* **Passage given**:
────────────────────

Lower Huron Metropark to Lake Erie

(Here’s the first MidMitten Cycling route of 2015. I’ve been a little slower getting going this season — writing a novel will do that to you. Remember, if you’d like to subscribe just to my cycling posts, fill out the form at the end of this page.)

Forested bike path in Lake Erie Metropark
Forested bike path in Lake Erie Metropark

If there’s one thing Michigan has done right, it’s saving the last scraps of nature left over after clearcutting in the 19th century and industrialization in the 20th. On this route, you’ll start just a couple of miles west of one of DTW’s runways, pass within sight of a Mazda factory, and cross two freeways. Still, for most of the ride you’ll feel you’re away from it all, with many close-up views of the lazy lower Huron River, marshlands, the Detroit International Wildlife Refuge, and the entirely different natural world of Lake Erie. Connecting it all is a mostly well-paved set of bike paths. This route begins on the extreme edge of MidMitten Cycling territory (about an hour and twenty minutes from Lansing, according to Google Maps), but it’s worth the drive.

────────────────────

* **Dataset excerpts**:

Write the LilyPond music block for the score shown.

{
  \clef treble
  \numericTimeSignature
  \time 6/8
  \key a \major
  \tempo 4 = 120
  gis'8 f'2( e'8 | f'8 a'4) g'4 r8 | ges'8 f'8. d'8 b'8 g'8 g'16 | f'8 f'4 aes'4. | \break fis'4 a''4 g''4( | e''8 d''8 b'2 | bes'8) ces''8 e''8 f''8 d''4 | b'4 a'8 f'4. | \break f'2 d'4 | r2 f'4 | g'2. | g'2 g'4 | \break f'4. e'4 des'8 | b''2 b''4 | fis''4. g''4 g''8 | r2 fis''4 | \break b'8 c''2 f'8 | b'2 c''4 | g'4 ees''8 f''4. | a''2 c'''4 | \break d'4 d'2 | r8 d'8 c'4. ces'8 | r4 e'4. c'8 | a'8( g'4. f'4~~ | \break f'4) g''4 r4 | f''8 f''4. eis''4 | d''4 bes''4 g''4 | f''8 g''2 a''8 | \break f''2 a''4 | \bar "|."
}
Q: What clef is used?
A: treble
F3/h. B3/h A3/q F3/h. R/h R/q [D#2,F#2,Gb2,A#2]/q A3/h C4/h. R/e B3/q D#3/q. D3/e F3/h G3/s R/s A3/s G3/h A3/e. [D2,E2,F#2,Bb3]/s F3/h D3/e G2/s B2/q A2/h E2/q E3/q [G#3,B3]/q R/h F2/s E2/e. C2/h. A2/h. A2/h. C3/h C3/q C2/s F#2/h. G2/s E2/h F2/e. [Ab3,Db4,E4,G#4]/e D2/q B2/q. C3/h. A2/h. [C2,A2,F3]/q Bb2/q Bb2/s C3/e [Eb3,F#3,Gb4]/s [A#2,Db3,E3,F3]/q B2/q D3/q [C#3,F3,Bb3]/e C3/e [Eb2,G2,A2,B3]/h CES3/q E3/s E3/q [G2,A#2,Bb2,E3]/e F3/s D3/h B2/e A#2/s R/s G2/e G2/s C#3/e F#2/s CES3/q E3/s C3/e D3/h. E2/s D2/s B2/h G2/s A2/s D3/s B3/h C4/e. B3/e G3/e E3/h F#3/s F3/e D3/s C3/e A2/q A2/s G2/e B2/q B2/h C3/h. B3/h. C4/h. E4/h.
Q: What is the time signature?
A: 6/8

────────────────────

* **Stated problem 1**: In the cycling route passage, write out everything from "(Here’s the first MidMitten" down to "of this page.)" again, substituting "memoir" for "novel".
* **Stated problem 2**: List the natural features that the cycling route passage says riders get close-up views of.

* **Response 1**:
(Here’s the first MidMitten Cycling route of 2015. I’ve been a little slower getting going this season — writing a memoir will do that to you. Remember, if you’d like to subscribe just to my cycling posts, fill out the form at the end of this page.)

* **Response 2**:
- The lazy lower Huron River
- Marshlands
- The Detroit International Wildlife Refuge
- The natural world of Lake Erie